The idea of freezing the exchange rate of the ruble

“This proposal should not be taken literally. The Central Bank just needs to go back to the market to prevent speculative attacks on the ruble. But to completely exclude this possibility, you need to “nationalize” the ruble, tying the price not to the dollar or the Euro, but to the gold equivalent. Of course, the price of gold changes too, but it’s not as volatile as trading unsecured “paper” on the stock market. Another thing is they will try to export the fixed exchange rate of the ruble abroad. And here, again, there is scope for legislation, in the sense that any barriers to “capital flight” can be established”, — said Glazyev.

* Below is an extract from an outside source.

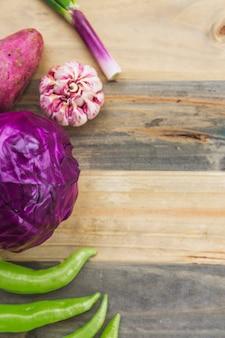 Vue grand angle du piment vert; chou rouge; ail et patate douce sur une planche en bois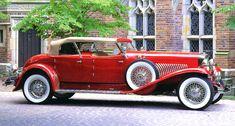 1931 Duesenberg Model J Dual Cowl Torpedo Phaeton Red Fsvr - If I was disgustingly wealthy I buy a Duesenberg or Auburn just to tool around in.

“Operating” on the economy will not be painless

“I believe that we need to nationalize a significant portion of the industries, and expropriate the largest state properties acquired in an unfair (illegal) way. Less drastic measures will do nothing, as the state simply will not have the resources to launch an anti-crisis policy. You cannot radically change the movement of social development without hurting anyone”.

Glazyev added that banks are trying to compensate for lost income, leaving the currency market.

“The ruble is unstable, not for the reason that the Central Bank has ceased to carry out foreign exchange intervention (they are at risk for a couple of years to lose all the gold reserves), but because the price of oil plummeted”.